Records on spatial positioning —
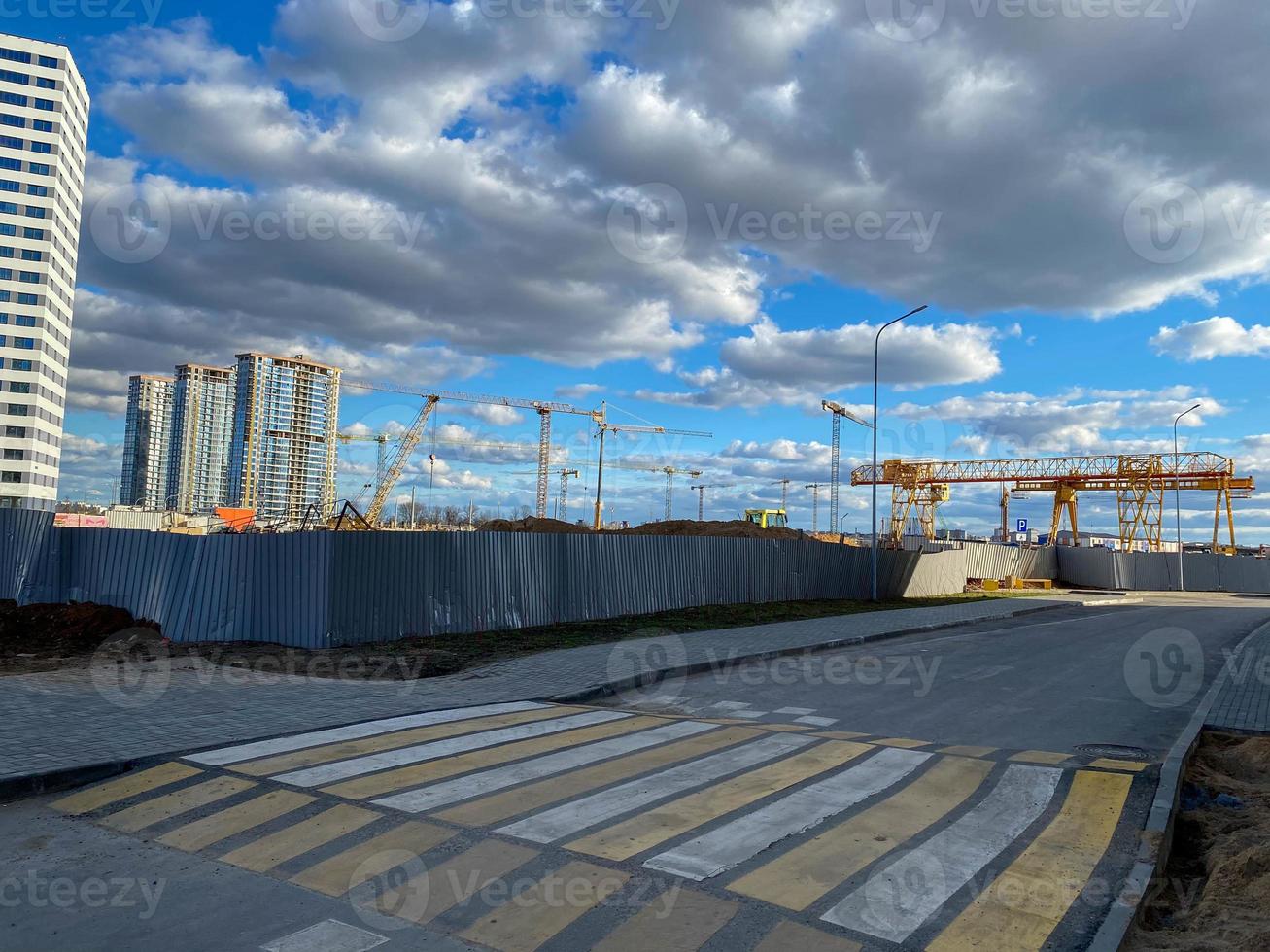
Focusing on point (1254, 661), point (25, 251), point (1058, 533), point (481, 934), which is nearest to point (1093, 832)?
point (481, 934)

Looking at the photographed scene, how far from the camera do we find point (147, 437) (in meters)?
136

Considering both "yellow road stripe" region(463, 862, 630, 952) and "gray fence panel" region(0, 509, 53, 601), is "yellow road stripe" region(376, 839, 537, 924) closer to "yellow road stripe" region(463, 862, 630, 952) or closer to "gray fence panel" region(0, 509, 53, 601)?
"yellow road stripe" region(463, 862, 630, 952)

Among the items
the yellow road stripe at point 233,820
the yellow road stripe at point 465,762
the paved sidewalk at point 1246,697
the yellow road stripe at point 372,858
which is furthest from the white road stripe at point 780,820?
the paved sidewalk at point 1246,697

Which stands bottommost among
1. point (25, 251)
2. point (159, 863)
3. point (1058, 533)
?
point (159, 863)

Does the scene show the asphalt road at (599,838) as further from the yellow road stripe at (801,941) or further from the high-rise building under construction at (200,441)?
the high-rise building under construction at (200,441)

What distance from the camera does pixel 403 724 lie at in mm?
8906

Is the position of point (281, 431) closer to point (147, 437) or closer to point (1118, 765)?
point (147, 437)

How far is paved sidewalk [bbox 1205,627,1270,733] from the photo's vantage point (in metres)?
10.0

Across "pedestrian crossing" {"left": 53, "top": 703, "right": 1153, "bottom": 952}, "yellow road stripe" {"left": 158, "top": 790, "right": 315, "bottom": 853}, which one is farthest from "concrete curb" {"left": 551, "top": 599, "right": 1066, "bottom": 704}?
"yellow road stripe" {"left": 158, "top": 790, "right": 315, "bottom": 853}

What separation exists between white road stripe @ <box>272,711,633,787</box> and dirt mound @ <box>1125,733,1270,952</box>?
5229mm

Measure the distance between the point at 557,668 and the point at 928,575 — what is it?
2964 cm

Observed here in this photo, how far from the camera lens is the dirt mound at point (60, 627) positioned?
14328mm

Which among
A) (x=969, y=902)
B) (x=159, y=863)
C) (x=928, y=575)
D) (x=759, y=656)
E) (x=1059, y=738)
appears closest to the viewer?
(x=969, y=902)

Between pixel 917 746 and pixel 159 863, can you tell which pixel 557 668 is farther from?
pixel 159 863
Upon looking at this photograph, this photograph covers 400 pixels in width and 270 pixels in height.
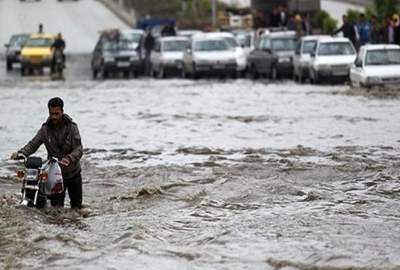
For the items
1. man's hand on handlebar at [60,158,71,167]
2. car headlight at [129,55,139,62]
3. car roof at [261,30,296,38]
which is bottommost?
car headlight at [129,55,139,62]

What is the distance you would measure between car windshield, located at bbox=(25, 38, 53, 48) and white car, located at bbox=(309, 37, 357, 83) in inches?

THE EXERCISE —
Revise all the records above so that each "closer" becomes "nearer", with nothing else altered. Leave the pictures out of your answer.

COMPLETE ANSWER —
Focusing on point (1254, 661), point (25, 251), point (1058, 533), point (481, 934), which is nearest to point (1093, 832)?
point (481, 934)

Looking at the photographed scene, how far from the camera do we find point (147, 437) (in meters)?
136

Considering both "yellow road stripe" region(463, 862, 630, 952) and "gray fence panel" region(0, 509, 53, 601), is "yellow road stripe" region(376, 839, 537, 924) nearer to "yellow road stripe" region(463, 862, 630, 952) or nearer to "gray fence panel" region(0, 509, 53, 601)?
"yellow road stripe" region(463, 862, 630, 952)

Among the items
the yellow road stripe at point 233,820
the yellow road stripe at point 465,762
the paved sidewalk at point 1246,697
the yellow road stripe at point 372,858
which is furthest from the white road stripe at point 780,820?
the paved sidewalk at point 1246,697

Which stands bottommost among
1. point (25, 251)
2. point (159, 863)
3. point (1058, 533)
?
point (159, 863)

Does the scene show the asphalt road at (599,838) as further from the yellow road stripe at (801,941) or further from the high-rise building under construction at (200,441)?
the high-rise building under construction at (200,441)

What distance from the camera does pixel 403 724 lie at in mm?
8906

Is the position of point (281, 431) nearer to point (147, 437) or nearer to point (1118, 765)?
point (147, 437)

How far is paved sidewalk [bbox 1205,627,1270,733] from the photo's vantage point (in metres)?
10.0

Across "pedestrian crossing" {"left": 53, "top": 703, "right": 1153, "bottom": 952}, "yellow road stripe" {"left": 158, "top": 790, "right": 315, "bottom": 853}, which one is farthest from "concrete curb" {"left": 551, "top": 599, "right": 1066, "bottom": 704}?
"yellow road stripe" {"left": 158, "top": 790, "right": 315, "bottom": 853}

What separation exists between white road stripe @ <box>272,711,633,787</box> and dirt mound @ <box>1125,733,1270,952</box>?
5229mm

Measure the distance between the point at 557,668 and the point at 928,575 — what is it?
2964 cm

Observed here in this photo, how far from the camera lens is the dirt mound at point (60, 627) positioned?
14328mm

Which among
A) (x=969, y=902)
B) (x=159, y=863)
C) (x=928, y=575)
D) (x=759, y=656)
E) (x=1059, y=738)
appears closest to the viewer?
(x=969, y=902)

Between pixel 917 746 and pixel 159 863, can you tell which pixel 557 668 is farther from?
pixel 159 863
Upon looking at this photograph, this photograph covers 400 pixels in width and 270 pixels in height.
For the items
1. man's hand on handlebar at [60,158,71,167]
2. car headlight at [129,55,139,62]
3. car roof at [261,30,296,38]
which is bottommost?
car headlight at [129,55,139,62]

What is the distance you would measure between car windshield, located at bbox=(25, 38, 53, 48) and white car, located at bbox=(309, 37, 357, 83) in inches?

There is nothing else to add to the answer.